Belge bölümü
=-=-=
ODADAKİ FİL-2
[İstanbul 18. Ağır Ceza Mahkemesi’nde 7-11 Kasım 2022 tarihlerinde okunmuştur.]
Türk Ceza Adalet Sistemi bana her zaman bir kitap kapağını hatırlatmıştır. Daha doğrusu, tam olarak Benedict Anderson’un “Hayali Cemaatler” kitabının -şimdi yılını hatırlamadığım- eski bir çeviri baskısının karton kapak fotoğrafını.
Fotoğrafta, gayet batılı kesimde koyu renk ceketleri, beyaz gömlekleri, papyon kravatları, yelekleri ve yaka mendilleriyle poz vermiş siyahi yöneticiler -yanlış hatırlamıyorsam üç kişi- bulunur.
Objektife bakarlar. Diyelim ki objektif de onlara bakar. Makinenin arkası “Batı” sayıldığından, poz verenin bakışı gayet oksidentalisttir. Kıyafetin ciddiyeti, kabul görme isteğini yansıtır gibidir: “İşte! Biz de devlet kurduk, hukuk, akıl, modernite; sizde ne varsa bizde de var…”
Batılı olmayan bir coğrafyada batının hayal edilen bakışı altında icra edilen bir takım faaliyet ve düzenlemelere oksidentalizm diyelim.(1) Adeta Avrupa Konseyi Bakanlar Komitesi yaptırım kararı sonrasında hatıra fotoğrafı çektirir gibi bakarlar anlayacağınız.
Ancak fotoğrafın temsil ettiği dışa karşı egemenlik iddiasının, siyasal tahakküm olarak içeride de işlemesi için özel “coğrafi işaretlere” ihtiyaç vardır. Kendi halkının egemeni olabilmek, üstteki ceketin batılı emperyaliste anlatmaya çalıştığından fazlasına, kendi kültürel kodlarına ihtiyaç duyar.
Tam da o nedenle kapaktaki fotoğraf, ceketle takım olması icap eden pantolonun, yönetmeye talip oldukları halkın gözünde onları sadece küçük düşüreceğinin bilincinde adamların suretidir. Bu yüzden kıyafetleri -anlaşıldığı kadarıyla güçlü erkeklerin ve kabile reislerinin giymesi beklenen- uzun kabarık eteklerle tamamlanmıştır. Yerli ve milli kombin diyelim.
Hukuk hevesinizin, anayasal yönetim merakınızın, Avrupa Konseyi kurucu üyeliğinizin; sizi bütün bu dava/mahkeme telaşına mecbur tutarak sıkıştırdığının, arıza gibi yavaşlattığının farkındayım. Alman Ceza Muhakemesi Kanunu’ndan ceket diktirip, bel altında beni altı yıl iki ay tutuklu tutmanızın, bu topraklarda egemenliğini ancak muhaliflerini hapiste tutarak ispatlayabilen siyasal iktidarın eylemi olduğu ortadadır.
=-=-=
Çıkarılan veriler
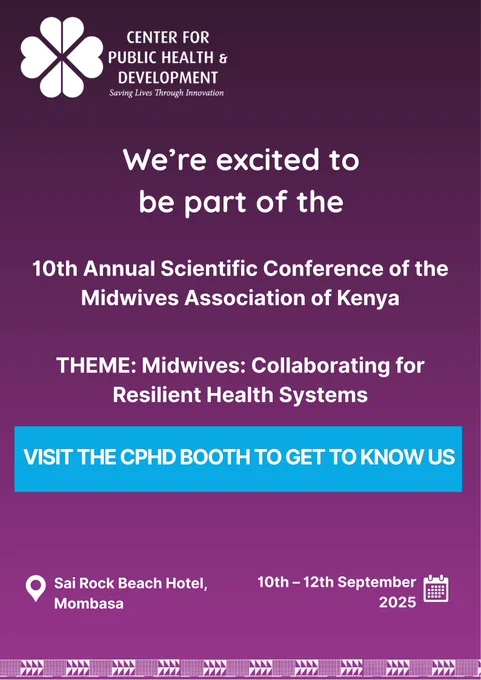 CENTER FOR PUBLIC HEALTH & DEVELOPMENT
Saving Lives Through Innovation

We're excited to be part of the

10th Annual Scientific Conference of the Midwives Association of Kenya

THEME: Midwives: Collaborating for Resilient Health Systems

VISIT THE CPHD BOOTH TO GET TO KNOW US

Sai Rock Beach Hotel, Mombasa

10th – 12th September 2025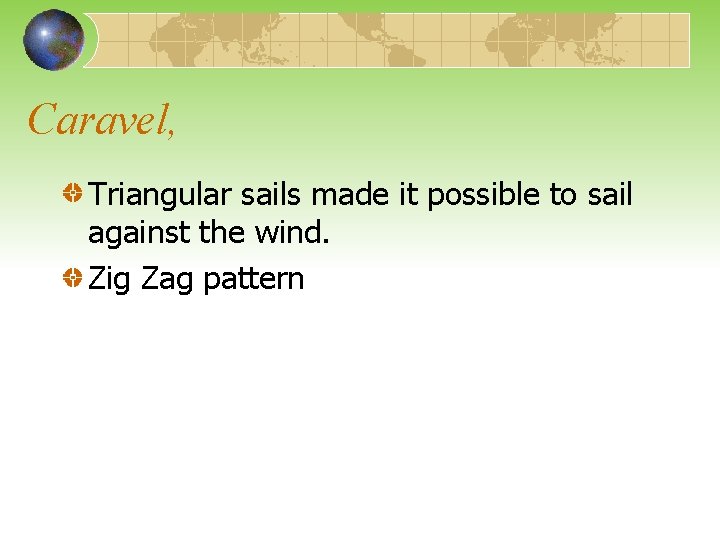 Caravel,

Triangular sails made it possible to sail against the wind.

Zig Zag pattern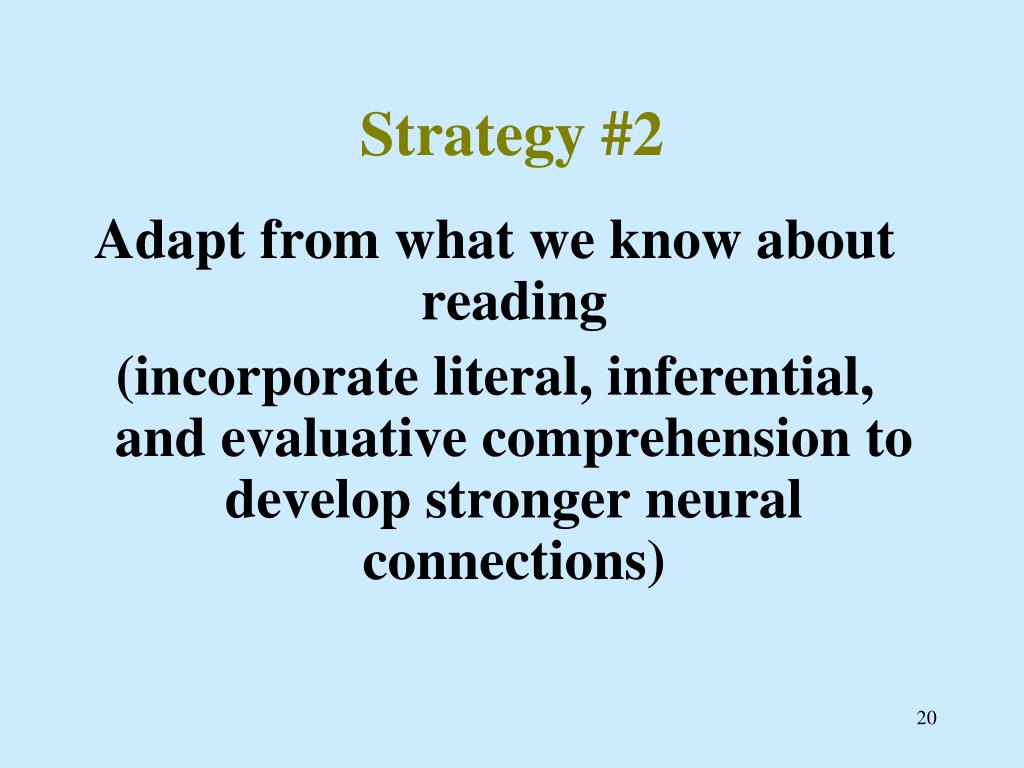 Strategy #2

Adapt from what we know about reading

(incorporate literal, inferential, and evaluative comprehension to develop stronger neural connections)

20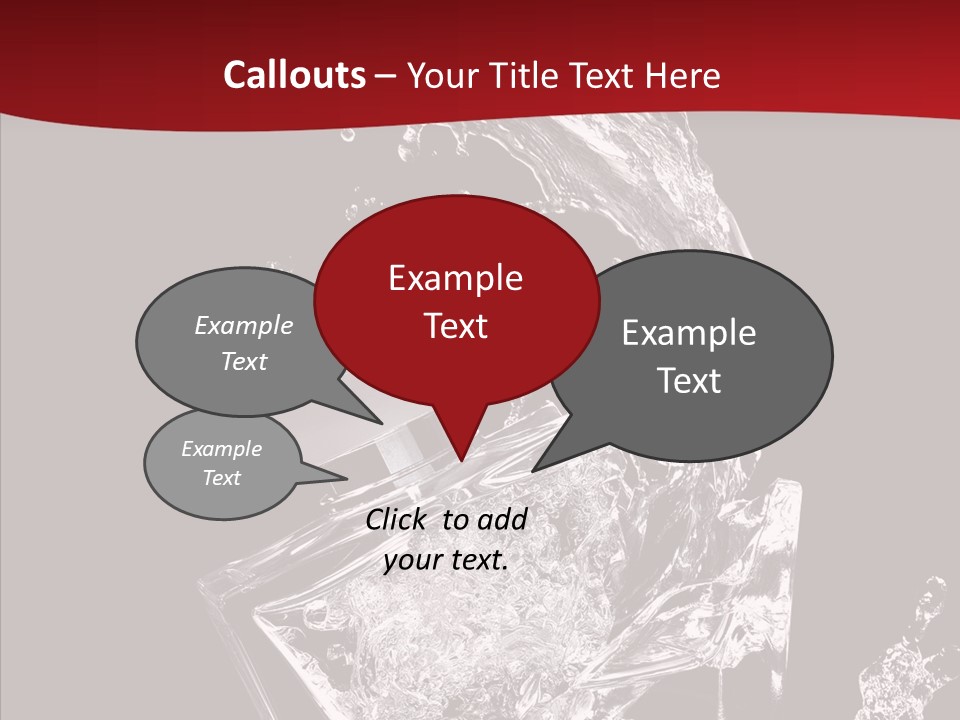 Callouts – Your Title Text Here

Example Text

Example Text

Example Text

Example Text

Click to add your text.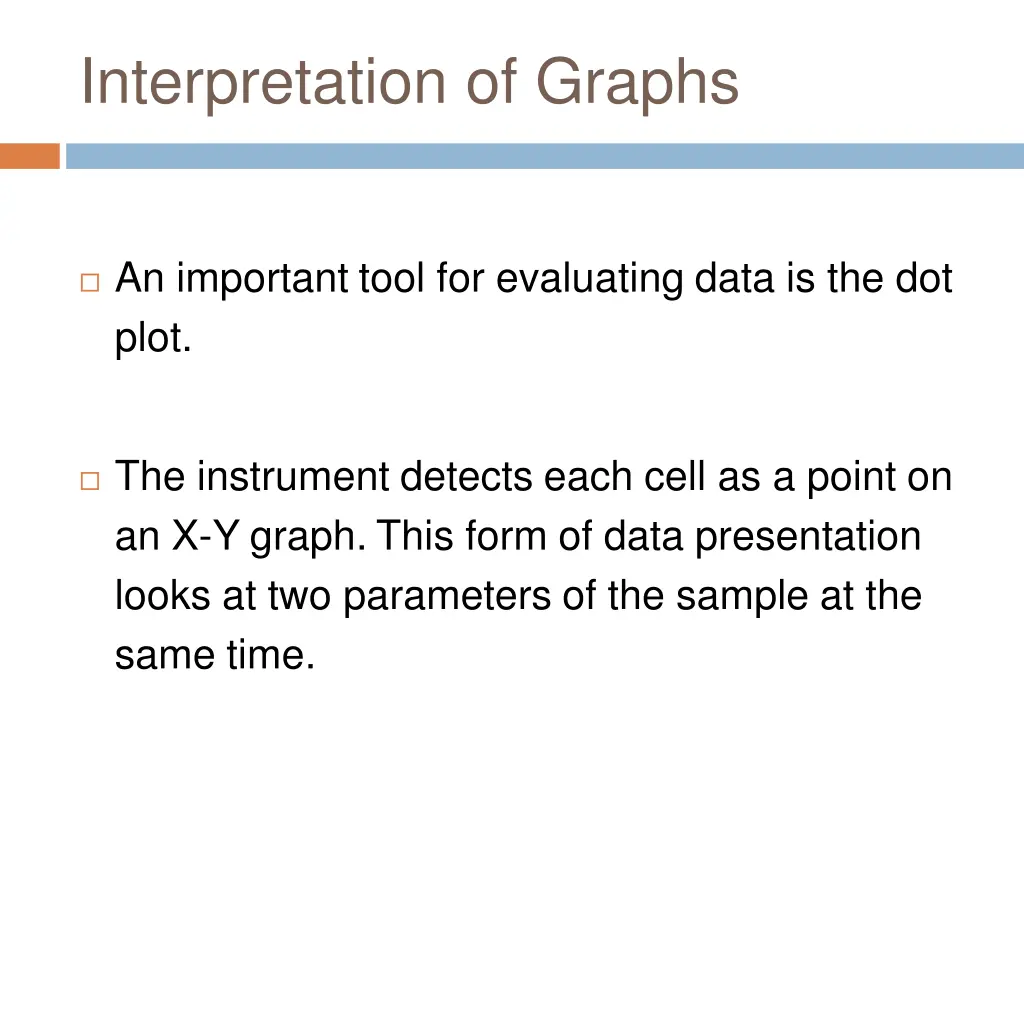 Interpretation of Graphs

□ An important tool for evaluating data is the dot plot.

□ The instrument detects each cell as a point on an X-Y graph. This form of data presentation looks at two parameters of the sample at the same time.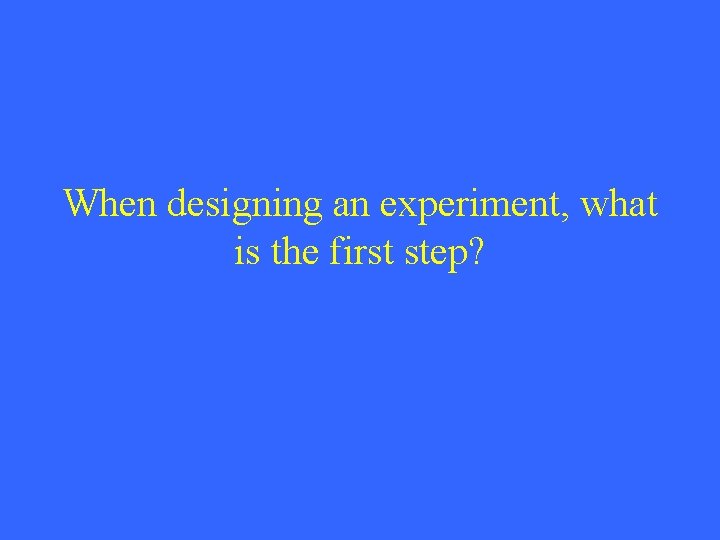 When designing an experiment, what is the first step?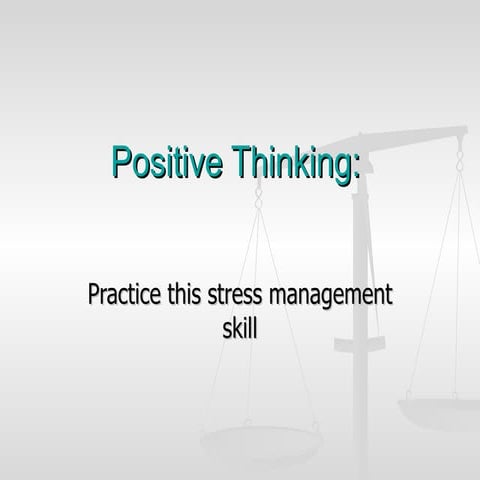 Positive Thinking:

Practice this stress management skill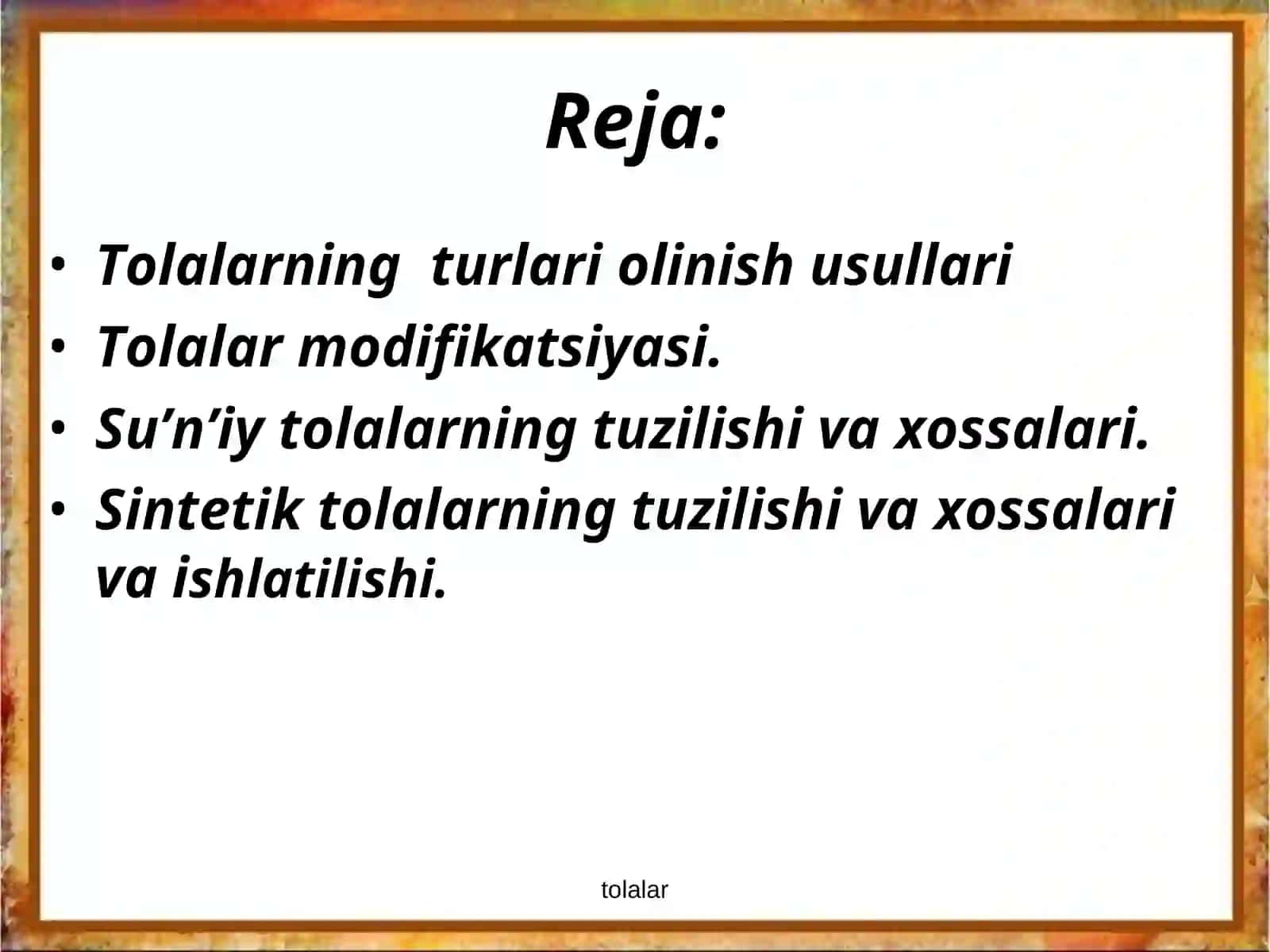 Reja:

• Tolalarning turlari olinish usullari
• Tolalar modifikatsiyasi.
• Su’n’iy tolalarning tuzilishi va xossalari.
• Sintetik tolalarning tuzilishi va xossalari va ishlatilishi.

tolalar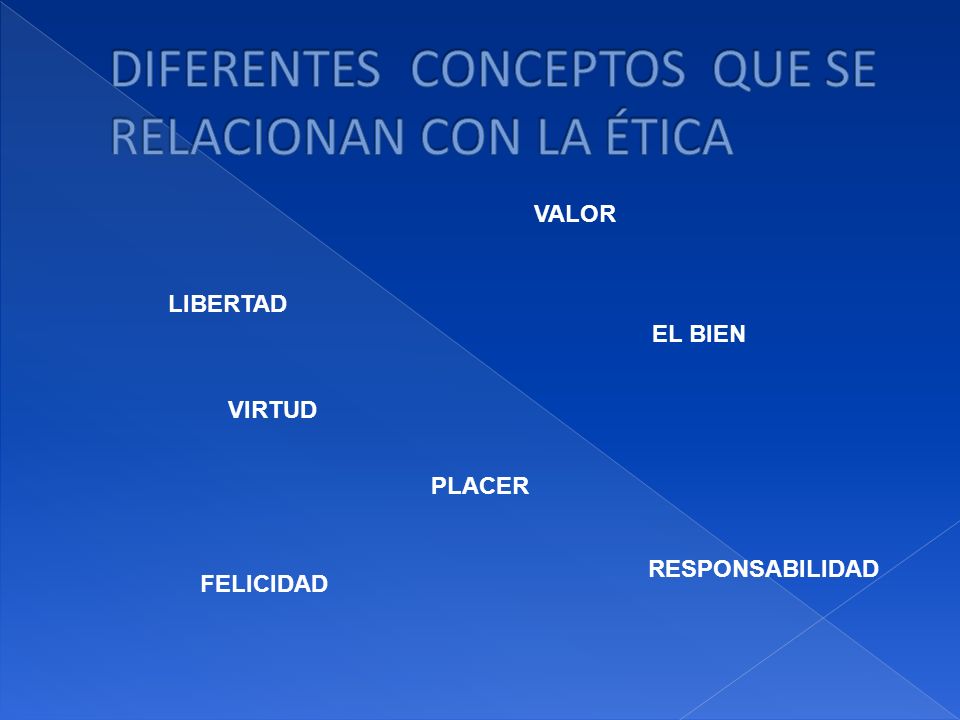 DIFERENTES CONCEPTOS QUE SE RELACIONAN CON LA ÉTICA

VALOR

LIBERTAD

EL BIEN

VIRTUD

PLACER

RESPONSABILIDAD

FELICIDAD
=-=-=
Aşağıdakileri tamamlayın
a. “Odadaki Fil-2” metninde “Objektife bakarlar. Diyelim” sözlerinden başlayıp “gibi bakarlar anlayacağınız.” sözlerine kadar uzanan kısmın tamamını olduğu gibi alıntılayın.
b. “Odadaki Fil-2” metnine göre kitap kapağındaki fotoğrafta poz veren yöneticilerin üzerindeki bütün giyim parçalarını sıralayın.
c. “Odadaki Fil-2” metni hangi mahkemede ve hangi tarihlerde okunmuştur?

Sırasıyla cevaplar
a.
Objektife bakarlar. Diyelim ki objektif de onlara bakar. Makinenin arkası “Batı” sayıldığından, poz verenin bakışı gayet oksidentalisttir. Kıyafetin ciddiyeti, kabul görme isteğini yansıtır gibidir: “İşte! Biz de devlet kurduk, hukuk, akıl, modernite; sizde ne varsa bizde de var…”
Batılı olmayan bir coğrafyada batının hayal edilen bakışı altında icra edilen bir takım faaliyet ve düzenlemelere oksidentalizm diyelim.(1) Adeta Avrupa Konseyi Bakanlar Komitesi yaptırım kararı sonrasında hatıra fotoğrafı çektirir gibi bakarlar anlayacağınız.

b. Koyu renk ceketler, beyaz gömlekler, papyon kravatlar, yelekler, yaka mendilleri ve uzun kabarık etekler.

c. İstanbul 18. Ağır Ceza Mahkemesi’nde, 7-11 Kasım 2022 tarihlerinde okunmuştur.